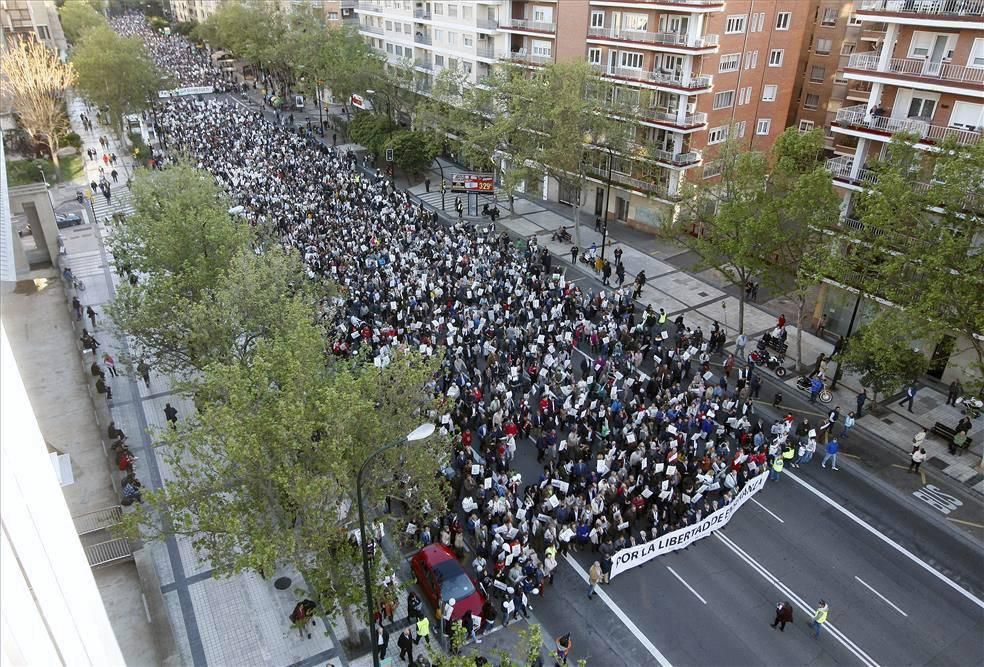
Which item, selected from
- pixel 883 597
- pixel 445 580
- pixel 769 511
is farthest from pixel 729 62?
pixel 445 580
______________________________
Exercise task. Rewrite all of the data above with "item" replaced by "point", keeping everything else the same. Leave the pictures out.

Answer to the problem.
Which point, selected from
- pixel 883 597
- pixel 445 580
- pixel 769 511
is farthest from pixel 729 62?
pixel 445 580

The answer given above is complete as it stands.